Hiç unutmuyorum bir kaç talebe dönmeye karar vermiş, Tijin geldi bir gün Ali Çurey’in kızı, “Leyla abla bir kaç talebe geri dönüyormuş, gidelim mi yurda?” dedi. Akşam saatinde, yağmur yağıyor, bende kafeden birşeyler vardı, poğaça falan aldık gittik. “Niye, ne oluyor?” dedim. Oturduk, 1-2 saat konuştuk yurtta. Bilmiyorum ne kadar doğruydu yemin ettiler; “eğer daha önce sizinle konuşsaydık, gitmeye karar vermezdik” dediler. Belki 1-2 tanesini kalmaya razı ettik ama dönenler de oldu. Bir gruptu o zaman. Orada da bir yanılgı oldu, bir hata yapıldı tabii bu isteyerek yapılmadı. Talebeler buraya gelsin diye bir takım şeyleri çok abartıyorlar. Değil, buranın gerçekleri de var -ki ben 15-20 sene öncesinden bahsediyorum- o zaman bazı gerçekler vardı. Her istediğinizi orada bulamazsınız ama şu şu çok güzel şu iyi şu eksik falan denebilirdi. Orada da biraz hata oldu. Öyle söylenmedi, o çocuk da burada hayal kırıklığı yaşayıp döndüğü zaman öyle bir propaganda yaptı istemeden.
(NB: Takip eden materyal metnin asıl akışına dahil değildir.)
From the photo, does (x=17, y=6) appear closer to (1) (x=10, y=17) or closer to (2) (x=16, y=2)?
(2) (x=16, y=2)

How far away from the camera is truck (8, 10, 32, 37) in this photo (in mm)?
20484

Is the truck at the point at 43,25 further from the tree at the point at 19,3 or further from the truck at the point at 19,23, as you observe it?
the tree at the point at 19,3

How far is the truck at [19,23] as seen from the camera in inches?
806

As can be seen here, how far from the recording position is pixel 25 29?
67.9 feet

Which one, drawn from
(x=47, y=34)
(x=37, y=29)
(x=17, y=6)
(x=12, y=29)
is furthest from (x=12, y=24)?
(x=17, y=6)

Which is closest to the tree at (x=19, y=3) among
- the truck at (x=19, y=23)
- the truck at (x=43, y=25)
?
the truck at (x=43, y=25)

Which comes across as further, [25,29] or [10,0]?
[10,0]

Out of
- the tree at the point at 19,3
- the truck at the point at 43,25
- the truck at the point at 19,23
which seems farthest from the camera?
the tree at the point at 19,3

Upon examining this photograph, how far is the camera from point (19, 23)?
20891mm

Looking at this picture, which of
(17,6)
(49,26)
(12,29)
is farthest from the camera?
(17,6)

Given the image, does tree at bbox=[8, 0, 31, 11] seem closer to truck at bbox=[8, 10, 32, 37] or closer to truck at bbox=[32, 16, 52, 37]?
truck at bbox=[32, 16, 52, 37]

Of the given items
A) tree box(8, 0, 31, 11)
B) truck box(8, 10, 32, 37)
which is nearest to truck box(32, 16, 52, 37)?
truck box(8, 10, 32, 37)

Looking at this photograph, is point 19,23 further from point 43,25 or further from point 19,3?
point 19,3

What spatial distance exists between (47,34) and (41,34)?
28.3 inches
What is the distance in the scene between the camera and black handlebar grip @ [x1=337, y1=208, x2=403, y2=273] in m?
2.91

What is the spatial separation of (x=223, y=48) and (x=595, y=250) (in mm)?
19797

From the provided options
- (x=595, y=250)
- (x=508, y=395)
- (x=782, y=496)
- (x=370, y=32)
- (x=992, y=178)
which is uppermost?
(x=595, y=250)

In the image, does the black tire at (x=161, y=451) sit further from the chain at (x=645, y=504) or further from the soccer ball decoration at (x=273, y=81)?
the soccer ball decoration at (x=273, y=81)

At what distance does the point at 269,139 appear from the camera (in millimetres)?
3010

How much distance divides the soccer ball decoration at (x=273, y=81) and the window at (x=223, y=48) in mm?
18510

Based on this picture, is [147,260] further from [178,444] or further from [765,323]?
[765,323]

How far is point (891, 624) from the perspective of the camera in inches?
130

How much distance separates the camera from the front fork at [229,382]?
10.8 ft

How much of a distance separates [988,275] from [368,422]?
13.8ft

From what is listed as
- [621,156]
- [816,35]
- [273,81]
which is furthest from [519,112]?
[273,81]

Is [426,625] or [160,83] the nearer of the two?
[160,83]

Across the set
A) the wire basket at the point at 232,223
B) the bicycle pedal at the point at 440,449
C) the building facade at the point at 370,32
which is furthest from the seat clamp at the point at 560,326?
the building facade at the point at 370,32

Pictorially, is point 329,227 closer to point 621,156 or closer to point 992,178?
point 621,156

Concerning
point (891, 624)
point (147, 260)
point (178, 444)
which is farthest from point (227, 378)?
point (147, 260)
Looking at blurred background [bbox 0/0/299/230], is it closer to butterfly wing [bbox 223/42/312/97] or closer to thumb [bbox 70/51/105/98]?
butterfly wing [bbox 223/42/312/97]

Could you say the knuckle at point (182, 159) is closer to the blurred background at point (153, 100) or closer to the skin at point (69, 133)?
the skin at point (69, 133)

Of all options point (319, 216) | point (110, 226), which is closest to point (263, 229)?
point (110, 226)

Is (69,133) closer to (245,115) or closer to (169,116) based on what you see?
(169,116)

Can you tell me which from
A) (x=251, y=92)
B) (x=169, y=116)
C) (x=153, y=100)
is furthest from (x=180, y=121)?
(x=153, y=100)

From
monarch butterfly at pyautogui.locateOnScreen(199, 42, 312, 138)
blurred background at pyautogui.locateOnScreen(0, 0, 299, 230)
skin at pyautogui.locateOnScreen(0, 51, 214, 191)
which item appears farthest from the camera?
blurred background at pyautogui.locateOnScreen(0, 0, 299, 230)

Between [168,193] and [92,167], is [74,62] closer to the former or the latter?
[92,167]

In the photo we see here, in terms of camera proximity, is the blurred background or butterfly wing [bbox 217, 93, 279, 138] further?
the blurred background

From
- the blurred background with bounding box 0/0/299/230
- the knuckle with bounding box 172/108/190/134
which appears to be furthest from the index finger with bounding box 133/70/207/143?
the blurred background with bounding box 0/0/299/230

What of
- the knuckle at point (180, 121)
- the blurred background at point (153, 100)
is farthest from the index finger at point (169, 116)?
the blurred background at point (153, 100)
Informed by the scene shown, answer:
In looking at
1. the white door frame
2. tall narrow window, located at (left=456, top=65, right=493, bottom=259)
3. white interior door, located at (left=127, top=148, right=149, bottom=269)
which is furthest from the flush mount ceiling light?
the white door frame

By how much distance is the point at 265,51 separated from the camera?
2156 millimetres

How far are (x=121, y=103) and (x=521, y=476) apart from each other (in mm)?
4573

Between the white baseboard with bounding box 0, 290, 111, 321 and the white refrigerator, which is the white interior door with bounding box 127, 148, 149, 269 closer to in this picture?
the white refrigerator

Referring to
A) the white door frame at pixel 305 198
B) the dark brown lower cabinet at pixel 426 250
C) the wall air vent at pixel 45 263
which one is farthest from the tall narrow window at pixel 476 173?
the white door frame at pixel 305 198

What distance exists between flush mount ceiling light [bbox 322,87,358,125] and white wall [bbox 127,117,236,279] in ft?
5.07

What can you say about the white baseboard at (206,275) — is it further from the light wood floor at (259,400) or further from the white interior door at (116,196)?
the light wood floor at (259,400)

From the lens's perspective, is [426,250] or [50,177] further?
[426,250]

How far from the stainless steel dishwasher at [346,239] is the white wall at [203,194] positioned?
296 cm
-Tam burada aslında şunu sormak istiyorum: Dönmeyi biz daha çok anavatanımıza dönmenin duygusallığı üzerinden kurguluyoruz ama bir de az önce söylediğiniz gibi hayatın gerçekleri var. Bu anlamıyla, sizce Anavatanın gerçekleri anlatılabiliyor mu?
-İyi anlatılamıyor diye düşünüyorum, o yüzden buraya gelenlerin dünya görüşleri -yine hepsi için söylemiyorum- biraz farklı olabilirdi. Yani daha bilinçli, dünya görüşleri farklı olanlar anlatmaya çalışıyor. O gerçeklerin, iyinin de kötünün de çok doğru anlatılabildiğini ben hala düşünmüyorum ama anlatılabilir tabii ki.
-Son olarak eklemek istediğiniz bir şey var mı?
Şu anda çok açık söyleyeyim; ailemden birkaç kişi bu yazın gittiğimde “buraya dönebilirsin değil mi?” diye sordular sanki buradaki miladımızı doldurmuşuz gibi; bazı zorunluluklar da var biliyorsunuz, hastalık ya da benzeri bir takım şeyler gibi… Ama düşünüyorum da asla yapamam gibi geliyor bana, hani belki gider gelirim, belki 15 gün, 1 ay, bir kaç ay kalır gelirim ama buradan kopamam. Bazen şöyle söylüyorlardı“Ankara, İstanbul’a alışmak hastalık gibi bir şey”, öyleyse bana da burası hastalık gibi bir şey, ben buradan kopamam gibi geliyor bana… Yani burası gerçekten çok güzel, bir de işte o bizim ruhumuz yani Çerkesliğin verdiği o ruhu taşıyorsanız o da başka bir etken. Çok seviyorum burayı, gerçekten seviyorum.